Over 100 supporters joined casting directors at the rally and march, including other Teamsters members, Broadway actors, stagehands, and other theater workers, and elected officials. “The amount of support casting directors are getting has been amazing,” said O’Donnell.
“The Teamsters are in this fight as long as it takes,” said George Miranda, President of Teamsters Joint Council 16, which represents 120,000 workers across downstate New York. “Broadway casting directors have our full support and they should know that 1.4 million Teamsters across the country stand behind them.
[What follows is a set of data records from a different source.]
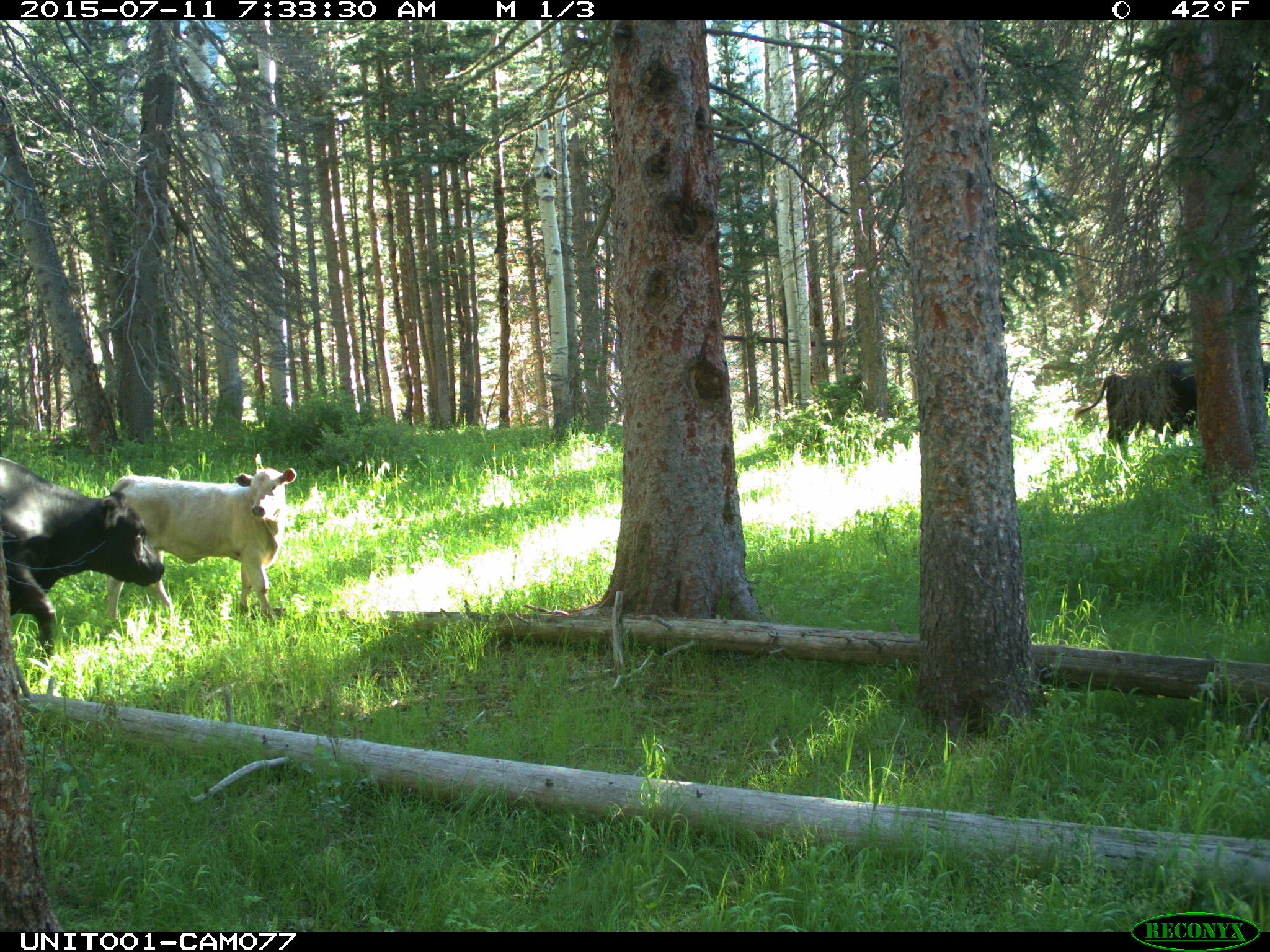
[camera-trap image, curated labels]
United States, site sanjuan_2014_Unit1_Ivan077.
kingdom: Animalia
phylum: Chordata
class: Mammalia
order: Artiodactyla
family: Bovidae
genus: Bos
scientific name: Bos taurus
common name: domestic cow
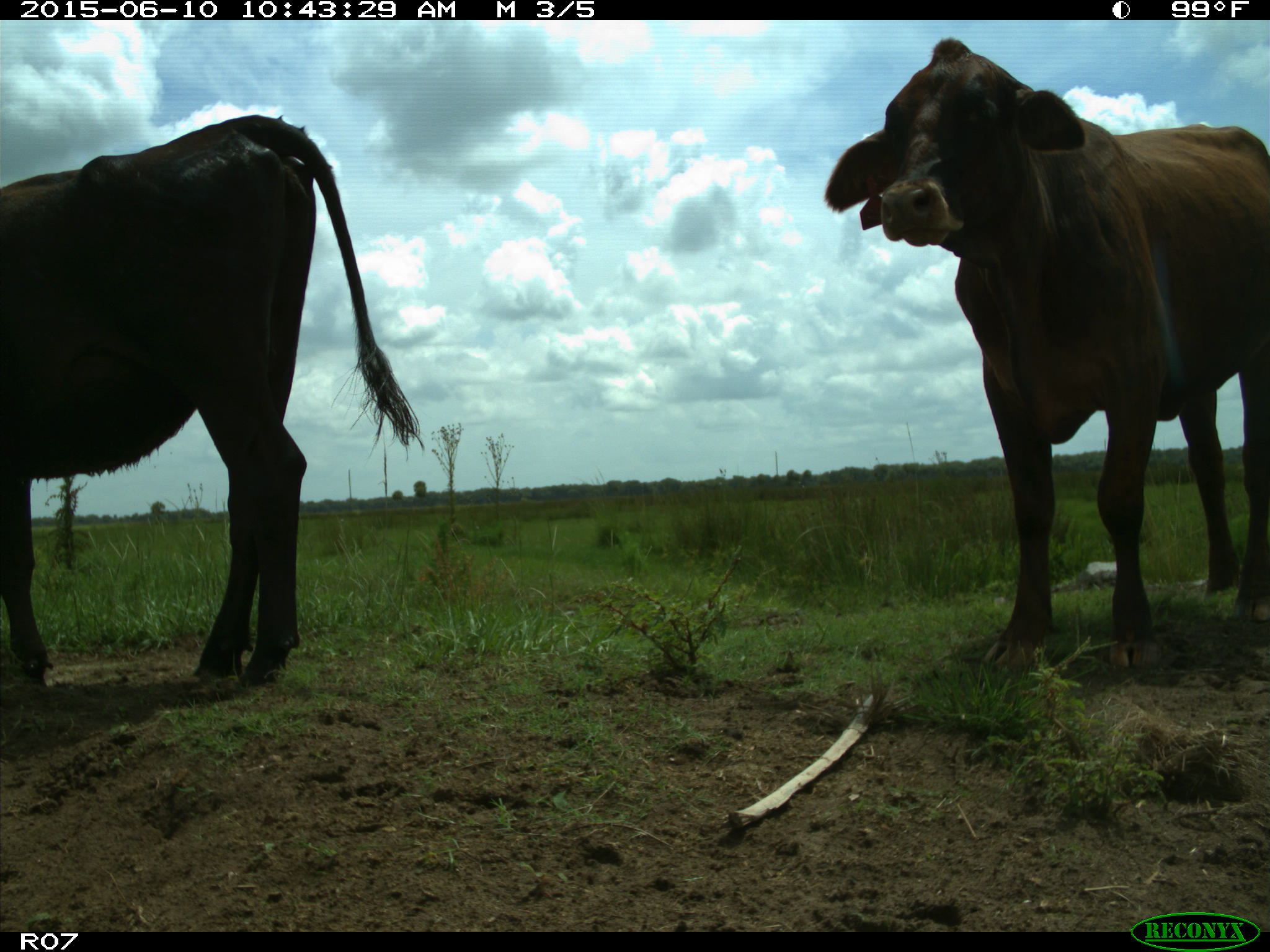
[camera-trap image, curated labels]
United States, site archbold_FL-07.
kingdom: Animalia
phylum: Chordata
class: Mammalia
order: Artiodactyla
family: Bovidae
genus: Bos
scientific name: Bos taurus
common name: domestic cow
Bos taurus (domestic cow).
It is time for Broadway producers to come to table and give these workers the healthcare, retirement, and union contract they deserve.”
“The Associated Musicians of Greater New York Local 802 AFM is one of Broadway’s oldest unions and we have seen first hand the beneficial impact that fair representation and collective action can have on the artistic and economic vibrancy of the industry,” said Tino Gagliardi, President, Local 802 AFM. “Broadway is booming thanks to the creativity, expertise and skill of the thousands of performers, craftspeople and workers that make these world-class productions possible. If that is to continue, we must ensure that everyone who works in the industry not only have the representation they deserve but the strength and support they need to ensure that they receive the fair wages, benefits and protections they need to live, work and raise a family in New York City.”
Unlike Broadway, the film and television industries have negotiated union contracts with casting directors for more than a decade. Many entertainment companies – like Disney, Warner Brothers, and Universal – use union casting directors for their films while refusing to do so for Broadway shows.
Casting directors are the creative vision behind the dynamic casts that make Broadway shows a success. They are involved in a production from the beginning, assembling actors for readings or workshops, to the end, recasting roles and scouting new talent. Casting directors can work for months or years on a show before they get a formal contract from the producer.
Casting directors and Teamsters Local 817 will continue their campaign and appeals to Broadway fans until Broadway producers agree to negotiate a union contract.